This is a necropost, resurrected from an old blog.
Educational games
It’s time to take a look at a project from almost a decade ago! Source code, screenshots, documentation and (old!) binaries are now available in the instantiator/openbook-v2 GitHub repository.
It was 2005(-ish), I was fresh out of uni and I had my first job. It was a part-time job, so I had the time to dream of setting up a company to write and sell educational games. I was pretty enthused about the power of text adventures to drive up literacy and plenty of other problem-solving skills in kids - but it was clear to everyone who looked at any text adventure game that they were just visually very unappealing!
OpenBook v1
To that end, I decided I would write a new interpreter, focussed entirely around the UI. Enter OpenBook! I wrote the first iteration in C to prove to myself it was possible.
The results weren’t awful, but I knew I wanted to do more with it.
Inform is a virtual machine written for interaction fiction that dates back to 1976. Nowadays it has evolved to become Inform 7 - a very sophisticated tool for creating games in almost natural language.
There are many games available already for Inform and I was excited about ways to take that library and make it fun and easy for kids to play.
There are also plenty of open source interpreters for Inform, and the one I selected is called Dumb Frotz: and it really was simple enough to integrate without too much hassle! (It needed some work to redirect the input and output, and later wrapping up so that it could interact properly with the C++ application, but broadly speaking it was the best candidate for inclusion.)
Other libraries
The other library I made plenty of use of was GLUT - a freely available and open source graphics library that made it possible to bring the books to life!

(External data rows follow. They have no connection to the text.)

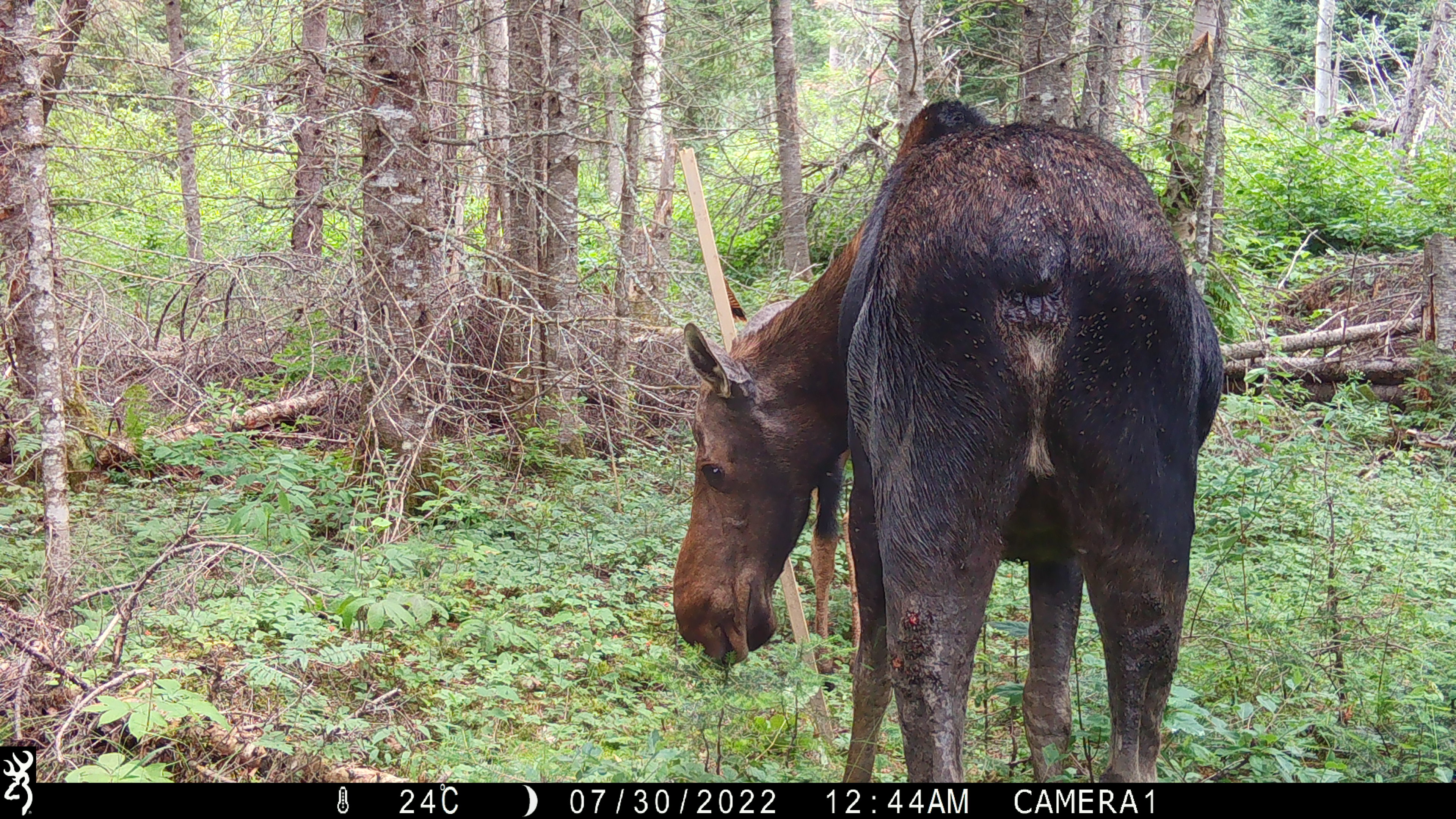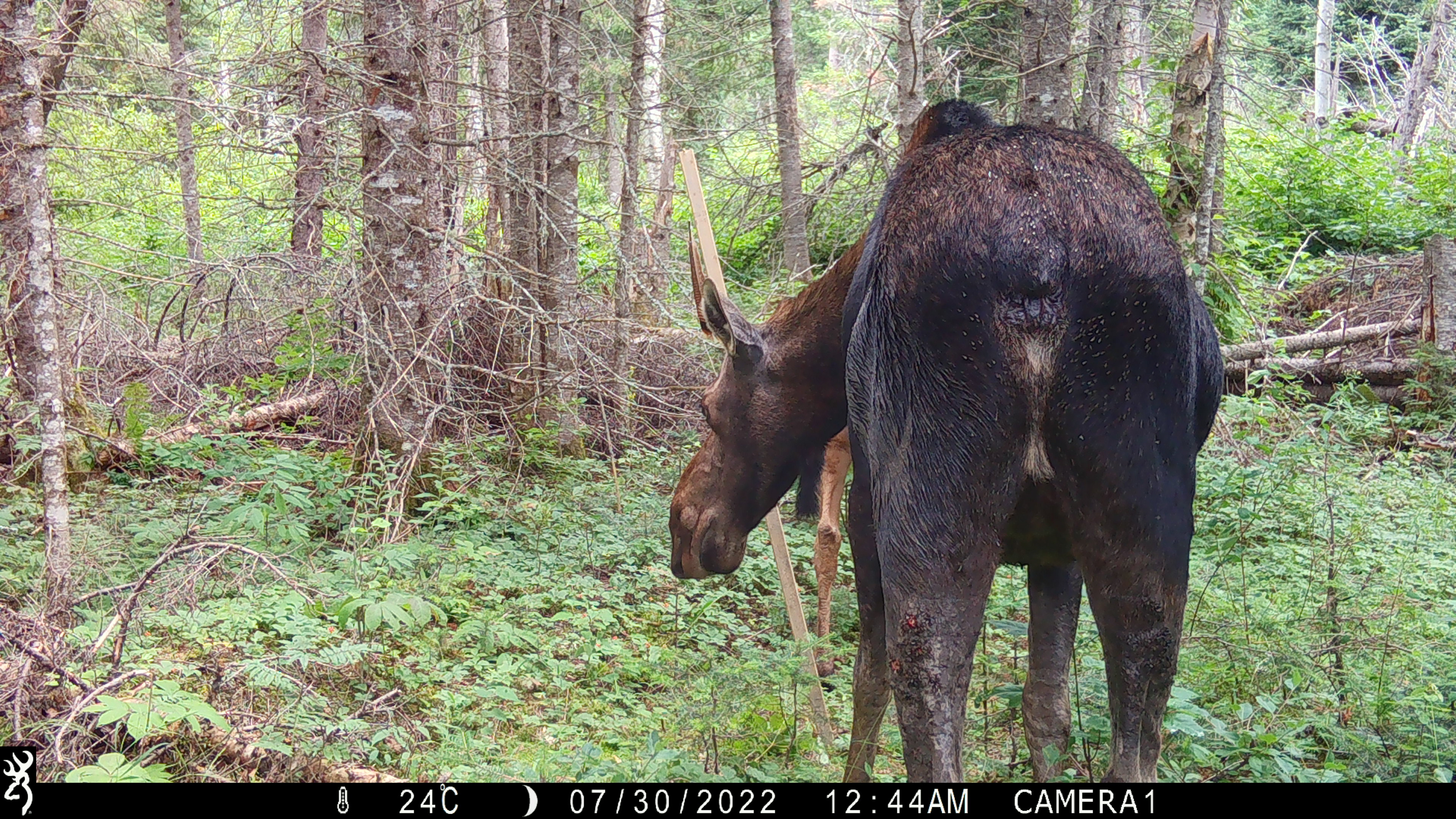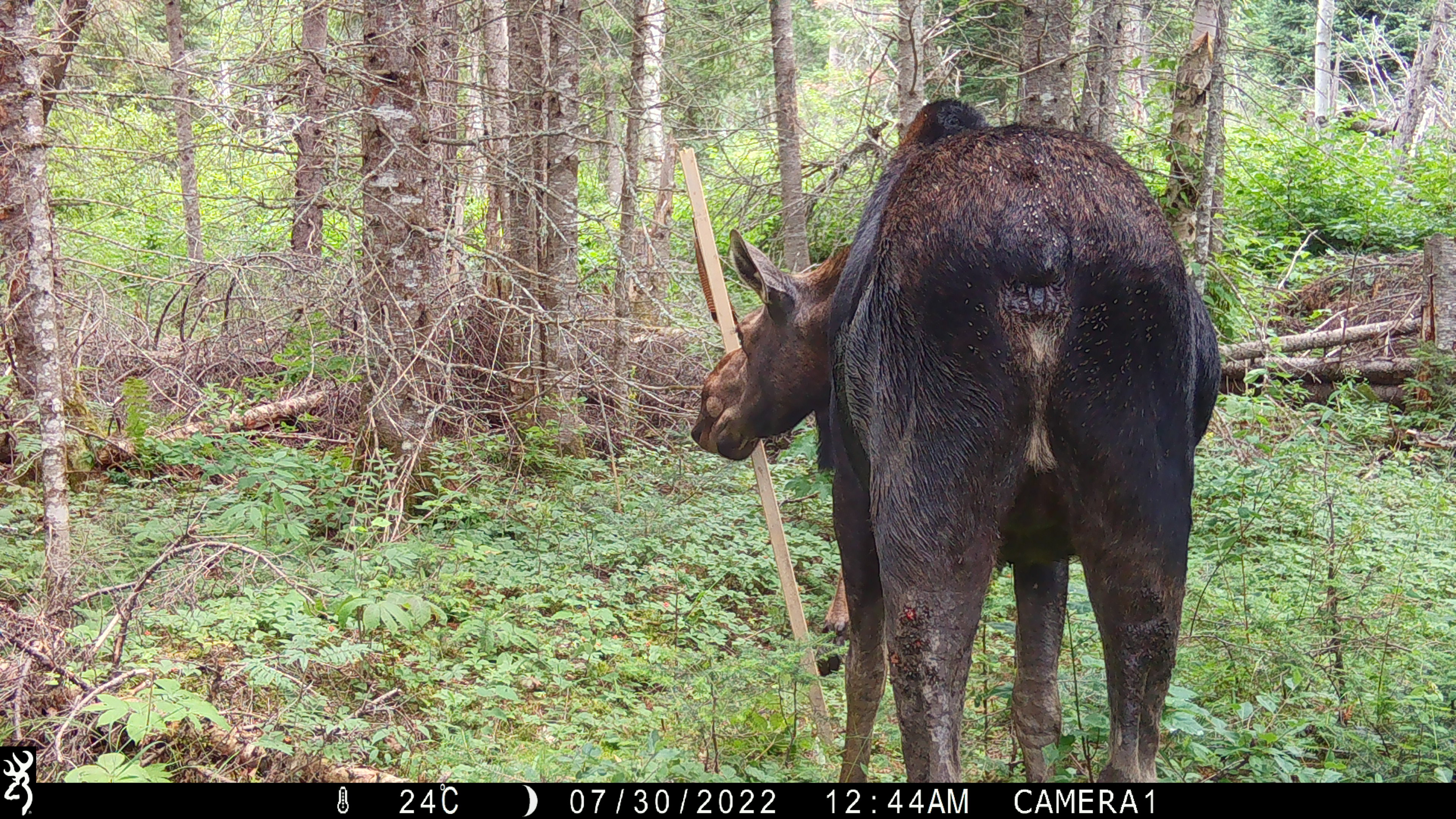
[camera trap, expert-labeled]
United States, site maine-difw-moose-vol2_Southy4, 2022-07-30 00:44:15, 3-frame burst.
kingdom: Animalia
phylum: Chordata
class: Mammalia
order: Artiodactyla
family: Cervidae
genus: Alces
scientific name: Alces alces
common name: moose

I can’t remember a lot about the project structure or internals other than that - but it seems I was pretty diligent about commenting my code, so there’s plenty of clues as to what everything is for lurking in the source.
OpenBook v2
As you can imagine, OpenBook v1 reached a level of complexity that meant it was time to rewrite in an object oriented language very quickly. I decided I was going to have to rewrite in C++.
This time I carefully planned, bearing in mind all the things I wanted to improve about the project: adding smooth animations (the book opens onto the first page, and the pages turn as you progress, you can turn back the pages to view your history, open and close the book, and the letters gently fall onto the page), and the possibility of future enhancements and features.

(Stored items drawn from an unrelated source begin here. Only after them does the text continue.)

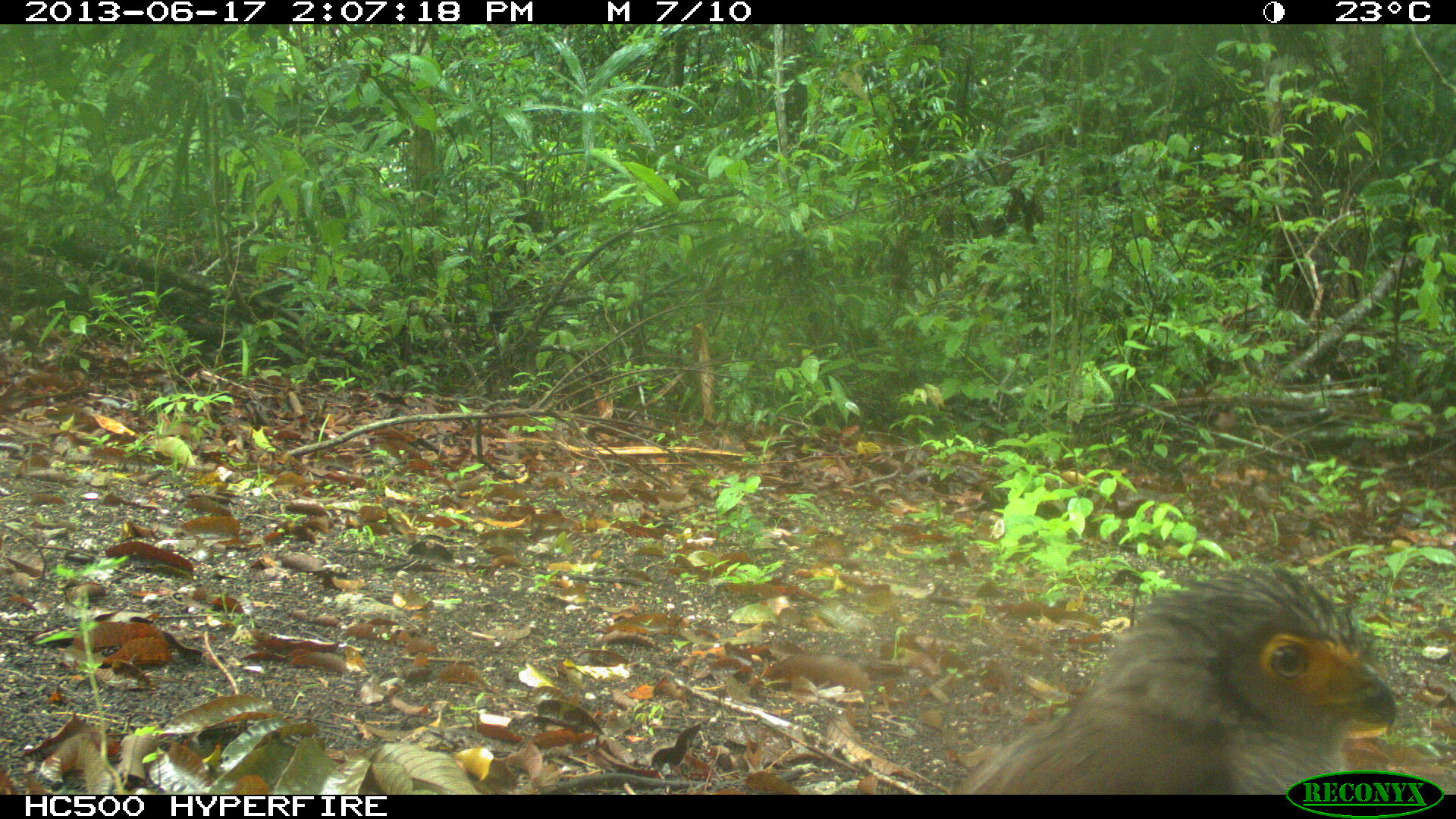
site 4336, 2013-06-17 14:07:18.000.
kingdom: Animalia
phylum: Chordata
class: Aves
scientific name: Aves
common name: birds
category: unknown raptor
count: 1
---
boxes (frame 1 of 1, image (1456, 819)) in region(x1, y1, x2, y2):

OpenBook v2 was actually nearly a viable product. I was pleased enough with it and still interested by the project (after having spent an age on it) that I could have completed it. And then… I got a real full time job that was actually able to pay the bills and I let that particular dream slide a bit…
The finished product was going to be a suite that allowed teachers to set homeworks and challenges, that allowed students to record their transcripts for marking, and that gave awards with animations for achievements in the games.
I’ve released the source for the project, screenshots, documentation and (old!) binaries at the instantiator/openbook-v2 GitHub repository because I think there’s a lot of value, both in evaluating my mental processes at the time with the lens of hindsight, and because you never know it might inspire someone to take the dream to completion! (Actually, I’d recommend starting over if you’re going to do it!)
I made some fascinating choices back then, such as the object hierarchy: Book, Line and Page all inherited from a class I decided to call Umbrella! It all made sense at the time I suppose. I left various TODOs for myself (using qq back then), including one that read: “qq: Improve this.”
I’ve also included in the repository a few stories that ought to work on the engine if you succeed in getting it running, including Quake.z5 - a spoof-of-genre text-adventure game of the popular 3D shoot-em-up Quake! Somehow, the idea of playing Quake as a text adventure in 3D appealed to my sense of humour at the time!
If you want to see the project evolve over time, take a look in the screenshots folder - it seems I captured a fresh image at each milestone of development, starting at the point where I’d succeeded in getting Frotz to do anything at all, and taking it all the way to the 3D animated goodness!